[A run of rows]
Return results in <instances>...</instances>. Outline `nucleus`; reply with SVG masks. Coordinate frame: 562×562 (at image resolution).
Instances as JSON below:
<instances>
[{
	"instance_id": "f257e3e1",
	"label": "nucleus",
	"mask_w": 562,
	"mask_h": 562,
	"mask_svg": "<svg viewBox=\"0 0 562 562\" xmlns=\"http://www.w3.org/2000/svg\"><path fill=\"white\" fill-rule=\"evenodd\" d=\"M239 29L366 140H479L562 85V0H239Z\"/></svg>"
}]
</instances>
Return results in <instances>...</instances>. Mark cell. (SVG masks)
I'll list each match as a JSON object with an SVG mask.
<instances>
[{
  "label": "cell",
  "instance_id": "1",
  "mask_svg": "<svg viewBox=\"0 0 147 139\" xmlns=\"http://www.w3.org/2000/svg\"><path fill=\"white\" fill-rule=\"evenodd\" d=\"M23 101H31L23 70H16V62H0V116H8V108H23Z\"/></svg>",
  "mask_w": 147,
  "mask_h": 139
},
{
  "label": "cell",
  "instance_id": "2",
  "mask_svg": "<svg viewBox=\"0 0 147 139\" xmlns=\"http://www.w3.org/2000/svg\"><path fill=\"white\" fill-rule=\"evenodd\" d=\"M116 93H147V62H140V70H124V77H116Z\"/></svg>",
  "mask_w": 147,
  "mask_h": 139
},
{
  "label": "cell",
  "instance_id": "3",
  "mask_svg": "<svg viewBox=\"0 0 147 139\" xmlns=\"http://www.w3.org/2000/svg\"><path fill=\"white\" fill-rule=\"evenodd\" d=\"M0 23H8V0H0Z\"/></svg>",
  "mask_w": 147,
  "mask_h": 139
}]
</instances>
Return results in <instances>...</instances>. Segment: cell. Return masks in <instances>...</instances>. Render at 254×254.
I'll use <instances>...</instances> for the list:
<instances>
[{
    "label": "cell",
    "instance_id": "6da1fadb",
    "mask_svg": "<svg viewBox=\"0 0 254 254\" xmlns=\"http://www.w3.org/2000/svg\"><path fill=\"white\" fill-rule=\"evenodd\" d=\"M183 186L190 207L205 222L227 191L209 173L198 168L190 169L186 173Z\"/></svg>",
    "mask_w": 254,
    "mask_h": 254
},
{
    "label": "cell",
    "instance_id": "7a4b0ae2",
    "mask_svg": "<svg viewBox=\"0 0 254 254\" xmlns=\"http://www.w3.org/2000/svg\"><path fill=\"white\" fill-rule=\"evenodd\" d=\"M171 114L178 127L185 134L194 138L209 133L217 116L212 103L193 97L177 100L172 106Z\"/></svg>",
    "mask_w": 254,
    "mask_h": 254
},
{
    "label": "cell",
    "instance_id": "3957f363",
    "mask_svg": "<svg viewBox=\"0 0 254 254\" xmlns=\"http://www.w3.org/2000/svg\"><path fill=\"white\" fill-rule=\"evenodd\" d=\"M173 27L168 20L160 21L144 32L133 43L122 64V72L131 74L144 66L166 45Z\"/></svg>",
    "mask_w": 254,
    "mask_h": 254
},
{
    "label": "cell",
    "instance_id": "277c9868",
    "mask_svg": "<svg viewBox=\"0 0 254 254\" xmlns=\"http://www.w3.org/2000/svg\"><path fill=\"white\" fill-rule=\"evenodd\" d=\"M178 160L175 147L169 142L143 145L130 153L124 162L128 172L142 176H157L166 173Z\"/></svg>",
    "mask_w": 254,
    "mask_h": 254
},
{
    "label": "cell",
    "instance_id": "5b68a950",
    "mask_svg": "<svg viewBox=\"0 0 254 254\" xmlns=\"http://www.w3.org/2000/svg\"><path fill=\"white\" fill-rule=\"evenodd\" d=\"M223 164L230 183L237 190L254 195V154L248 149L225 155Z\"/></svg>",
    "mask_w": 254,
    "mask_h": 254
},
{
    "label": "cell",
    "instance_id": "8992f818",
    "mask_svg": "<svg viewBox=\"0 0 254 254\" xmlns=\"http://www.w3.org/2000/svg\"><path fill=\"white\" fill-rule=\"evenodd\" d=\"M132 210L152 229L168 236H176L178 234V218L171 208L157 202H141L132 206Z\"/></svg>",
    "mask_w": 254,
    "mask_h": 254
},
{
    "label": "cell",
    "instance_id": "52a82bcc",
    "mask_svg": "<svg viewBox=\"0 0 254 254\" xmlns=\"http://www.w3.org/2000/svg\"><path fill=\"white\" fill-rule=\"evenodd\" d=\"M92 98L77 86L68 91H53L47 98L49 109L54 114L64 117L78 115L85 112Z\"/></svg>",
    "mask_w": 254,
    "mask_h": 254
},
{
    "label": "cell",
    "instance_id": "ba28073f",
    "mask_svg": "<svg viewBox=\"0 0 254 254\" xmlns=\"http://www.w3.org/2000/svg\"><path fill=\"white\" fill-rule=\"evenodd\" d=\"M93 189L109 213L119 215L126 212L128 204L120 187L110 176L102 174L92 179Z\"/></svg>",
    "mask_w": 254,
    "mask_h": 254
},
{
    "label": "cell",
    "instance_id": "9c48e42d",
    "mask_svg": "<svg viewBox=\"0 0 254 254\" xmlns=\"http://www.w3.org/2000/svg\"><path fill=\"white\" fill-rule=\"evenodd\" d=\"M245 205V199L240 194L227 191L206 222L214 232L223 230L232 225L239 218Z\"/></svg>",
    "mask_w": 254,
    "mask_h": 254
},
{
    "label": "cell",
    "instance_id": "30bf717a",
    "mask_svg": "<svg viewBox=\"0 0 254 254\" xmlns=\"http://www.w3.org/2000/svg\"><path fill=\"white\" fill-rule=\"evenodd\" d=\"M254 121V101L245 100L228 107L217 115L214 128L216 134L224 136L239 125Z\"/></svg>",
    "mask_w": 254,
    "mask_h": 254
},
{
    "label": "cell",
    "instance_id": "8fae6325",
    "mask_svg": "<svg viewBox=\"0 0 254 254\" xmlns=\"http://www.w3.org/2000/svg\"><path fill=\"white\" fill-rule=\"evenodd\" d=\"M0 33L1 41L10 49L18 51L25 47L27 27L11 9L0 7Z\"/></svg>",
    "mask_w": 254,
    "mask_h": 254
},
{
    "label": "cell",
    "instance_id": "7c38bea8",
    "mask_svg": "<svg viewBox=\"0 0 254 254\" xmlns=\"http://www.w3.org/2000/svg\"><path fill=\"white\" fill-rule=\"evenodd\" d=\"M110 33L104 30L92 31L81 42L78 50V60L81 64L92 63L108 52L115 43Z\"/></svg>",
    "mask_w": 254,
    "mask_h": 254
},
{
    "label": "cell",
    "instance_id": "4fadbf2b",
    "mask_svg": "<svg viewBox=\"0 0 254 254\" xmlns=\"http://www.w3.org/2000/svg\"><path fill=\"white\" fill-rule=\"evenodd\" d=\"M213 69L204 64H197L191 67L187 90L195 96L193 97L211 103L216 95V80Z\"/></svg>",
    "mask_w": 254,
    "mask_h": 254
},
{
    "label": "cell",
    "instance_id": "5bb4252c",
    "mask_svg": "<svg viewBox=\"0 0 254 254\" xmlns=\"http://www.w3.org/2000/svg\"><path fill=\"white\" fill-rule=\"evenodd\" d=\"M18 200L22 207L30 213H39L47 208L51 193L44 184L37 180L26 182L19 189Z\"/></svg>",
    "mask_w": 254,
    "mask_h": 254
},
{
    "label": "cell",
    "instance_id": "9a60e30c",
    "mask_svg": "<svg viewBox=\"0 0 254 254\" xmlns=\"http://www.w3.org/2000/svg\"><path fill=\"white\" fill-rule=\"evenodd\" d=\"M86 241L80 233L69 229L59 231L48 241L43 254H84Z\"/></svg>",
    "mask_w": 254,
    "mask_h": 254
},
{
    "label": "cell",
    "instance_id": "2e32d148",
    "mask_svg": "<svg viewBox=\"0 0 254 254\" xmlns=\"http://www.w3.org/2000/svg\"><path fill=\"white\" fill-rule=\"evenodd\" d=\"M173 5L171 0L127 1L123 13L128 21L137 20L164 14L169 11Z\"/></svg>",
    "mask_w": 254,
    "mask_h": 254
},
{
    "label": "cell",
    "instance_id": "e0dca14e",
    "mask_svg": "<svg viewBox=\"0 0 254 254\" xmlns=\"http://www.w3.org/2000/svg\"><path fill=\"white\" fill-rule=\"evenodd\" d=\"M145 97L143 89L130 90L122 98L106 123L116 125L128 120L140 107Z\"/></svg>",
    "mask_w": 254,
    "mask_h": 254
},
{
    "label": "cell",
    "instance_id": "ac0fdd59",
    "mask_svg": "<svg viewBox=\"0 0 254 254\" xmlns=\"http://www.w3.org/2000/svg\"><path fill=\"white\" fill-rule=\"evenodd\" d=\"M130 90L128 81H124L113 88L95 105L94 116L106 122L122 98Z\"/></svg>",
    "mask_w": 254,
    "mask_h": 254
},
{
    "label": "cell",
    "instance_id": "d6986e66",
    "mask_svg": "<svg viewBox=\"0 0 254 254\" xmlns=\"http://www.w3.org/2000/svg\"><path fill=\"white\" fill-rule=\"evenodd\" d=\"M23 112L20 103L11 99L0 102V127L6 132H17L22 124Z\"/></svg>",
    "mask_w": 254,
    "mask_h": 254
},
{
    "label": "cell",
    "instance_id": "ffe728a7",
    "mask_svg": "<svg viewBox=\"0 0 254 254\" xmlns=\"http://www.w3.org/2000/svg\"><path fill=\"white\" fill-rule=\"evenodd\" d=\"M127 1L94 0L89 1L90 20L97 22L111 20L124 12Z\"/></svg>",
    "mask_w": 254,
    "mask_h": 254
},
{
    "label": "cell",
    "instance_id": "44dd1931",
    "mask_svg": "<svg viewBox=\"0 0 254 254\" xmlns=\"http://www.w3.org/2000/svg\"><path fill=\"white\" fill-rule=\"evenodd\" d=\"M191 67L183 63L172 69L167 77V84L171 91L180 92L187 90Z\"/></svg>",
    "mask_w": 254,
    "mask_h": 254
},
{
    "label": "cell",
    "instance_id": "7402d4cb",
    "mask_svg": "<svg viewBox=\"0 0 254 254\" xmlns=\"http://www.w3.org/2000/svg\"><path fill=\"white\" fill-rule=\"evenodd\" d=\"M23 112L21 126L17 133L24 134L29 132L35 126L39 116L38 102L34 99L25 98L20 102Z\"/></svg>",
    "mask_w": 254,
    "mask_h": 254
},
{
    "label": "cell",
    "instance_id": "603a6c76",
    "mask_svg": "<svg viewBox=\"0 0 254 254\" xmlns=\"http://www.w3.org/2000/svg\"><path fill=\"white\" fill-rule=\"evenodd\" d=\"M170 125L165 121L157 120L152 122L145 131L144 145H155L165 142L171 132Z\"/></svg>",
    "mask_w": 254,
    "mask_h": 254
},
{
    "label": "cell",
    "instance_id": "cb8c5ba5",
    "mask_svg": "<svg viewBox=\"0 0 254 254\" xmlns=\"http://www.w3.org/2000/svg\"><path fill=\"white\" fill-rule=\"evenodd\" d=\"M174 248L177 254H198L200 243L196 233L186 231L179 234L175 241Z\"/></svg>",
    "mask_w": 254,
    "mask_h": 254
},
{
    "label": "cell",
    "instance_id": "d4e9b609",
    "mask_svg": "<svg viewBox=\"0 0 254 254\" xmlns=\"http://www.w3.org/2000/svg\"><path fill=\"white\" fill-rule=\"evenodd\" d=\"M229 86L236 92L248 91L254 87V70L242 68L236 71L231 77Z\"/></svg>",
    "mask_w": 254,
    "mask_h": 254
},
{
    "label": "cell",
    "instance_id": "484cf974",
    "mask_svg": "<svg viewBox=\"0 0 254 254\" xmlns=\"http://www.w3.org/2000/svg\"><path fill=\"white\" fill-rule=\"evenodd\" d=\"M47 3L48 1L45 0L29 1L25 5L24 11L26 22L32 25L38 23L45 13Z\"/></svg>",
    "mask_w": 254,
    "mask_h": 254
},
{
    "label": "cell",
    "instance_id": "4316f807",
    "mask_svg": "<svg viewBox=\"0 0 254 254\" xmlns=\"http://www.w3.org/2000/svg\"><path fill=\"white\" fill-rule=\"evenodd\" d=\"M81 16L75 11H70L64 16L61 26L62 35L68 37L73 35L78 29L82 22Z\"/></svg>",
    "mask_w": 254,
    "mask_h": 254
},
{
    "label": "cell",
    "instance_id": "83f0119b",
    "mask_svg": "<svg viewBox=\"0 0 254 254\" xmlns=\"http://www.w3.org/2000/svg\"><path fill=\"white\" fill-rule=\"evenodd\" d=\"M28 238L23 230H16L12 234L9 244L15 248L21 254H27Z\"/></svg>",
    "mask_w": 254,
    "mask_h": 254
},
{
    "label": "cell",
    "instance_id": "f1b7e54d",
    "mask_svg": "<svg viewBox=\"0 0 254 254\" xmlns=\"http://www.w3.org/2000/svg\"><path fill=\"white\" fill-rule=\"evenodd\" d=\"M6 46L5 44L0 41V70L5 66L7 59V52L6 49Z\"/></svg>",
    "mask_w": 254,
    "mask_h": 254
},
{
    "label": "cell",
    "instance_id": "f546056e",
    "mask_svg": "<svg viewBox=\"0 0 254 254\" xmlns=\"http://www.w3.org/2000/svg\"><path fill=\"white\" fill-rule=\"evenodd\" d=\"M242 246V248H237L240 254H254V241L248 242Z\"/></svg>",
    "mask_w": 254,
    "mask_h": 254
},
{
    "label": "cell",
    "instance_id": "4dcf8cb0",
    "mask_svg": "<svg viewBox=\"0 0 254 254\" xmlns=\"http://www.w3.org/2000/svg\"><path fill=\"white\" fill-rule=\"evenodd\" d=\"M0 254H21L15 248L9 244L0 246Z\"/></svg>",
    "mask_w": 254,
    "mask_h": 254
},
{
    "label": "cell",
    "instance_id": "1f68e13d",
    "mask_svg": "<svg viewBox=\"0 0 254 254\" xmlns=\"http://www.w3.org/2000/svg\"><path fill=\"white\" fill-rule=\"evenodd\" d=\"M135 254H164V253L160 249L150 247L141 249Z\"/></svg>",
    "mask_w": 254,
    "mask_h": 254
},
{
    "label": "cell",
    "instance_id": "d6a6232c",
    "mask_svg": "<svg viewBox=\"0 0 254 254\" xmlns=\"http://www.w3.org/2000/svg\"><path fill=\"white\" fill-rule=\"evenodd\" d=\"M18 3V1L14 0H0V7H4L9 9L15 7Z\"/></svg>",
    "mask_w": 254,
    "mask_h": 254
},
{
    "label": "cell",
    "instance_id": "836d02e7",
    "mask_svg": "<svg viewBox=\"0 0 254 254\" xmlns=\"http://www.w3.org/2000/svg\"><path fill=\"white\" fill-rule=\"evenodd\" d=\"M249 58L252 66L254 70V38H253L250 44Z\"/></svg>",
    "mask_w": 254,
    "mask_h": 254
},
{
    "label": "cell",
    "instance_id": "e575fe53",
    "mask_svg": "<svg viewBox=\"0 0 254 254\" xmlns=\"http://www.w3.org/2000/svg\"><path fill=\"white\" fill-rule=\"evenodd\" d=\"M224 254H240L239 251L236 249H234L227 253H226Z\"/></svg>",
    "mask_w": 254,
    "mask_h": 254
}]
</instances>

GIVEN EXERCISE: Extract every line of the rows above that contains the string "list".

ANSWER:
I'll list each match as a JSON object with an SVG mask.
I'll use <instances>...</instances> for the list:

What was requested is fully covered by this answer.